When operating as part of a cluster, the keys marked with a `global`
scope will immediately be applied to all the cluster members. Those keys
with a `local` scope must be set on a per member basis using the
`--target` option of the command line tool.

## Exposing LXD to the network
By default, LXD can only be used by local users through a UNIX socket.

To expose LXD to the network, you'll need to set `core.https_address`.
All remote clients can then connect to LXD and access any image which
was marked for public use.

Trusted clients can be manually added to the trust store on the server
with `lxc config trust add` or the `core.trust_password` key can be set
allowing for clients to self-enroll into the trust store at connection
time by providing the configured password.

More details about authentication can be found [here](security.md).

## External authentication
LXD when accessed over the network can be configured to use external
authentication through [Candid](https://github.com/canonical/candid).
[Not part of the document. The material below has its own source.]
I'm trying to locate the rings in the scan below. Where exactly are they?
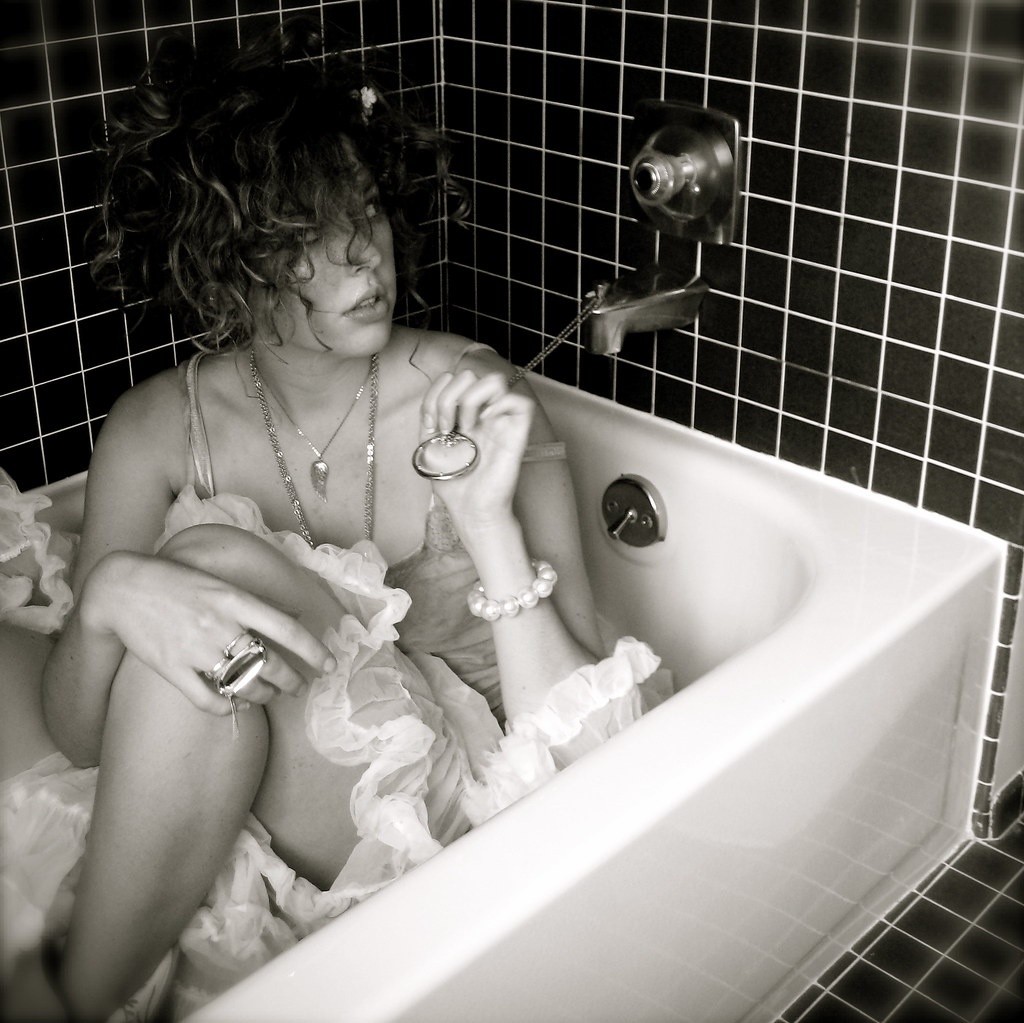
[205,629,268,738]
Setting the `candid.*` configuration keys above to the values matching
your Candid deployment will allow users to authenticate through their
web browsers and then get trusted by LXD.

For those that have a Canonical RBAC server in front of their Candid
server, they can instead set the `rbac.*` configuration keys which are a
superset of the `candid.*` ones and allow for LXD to integrate with the
RBAC service.

When integrated with RBAC, individual users and groups can be granted
various level of access on a per-project basis. All of this is driven
externally through the RBAC service.

More details about authentication can be found [here](security.md).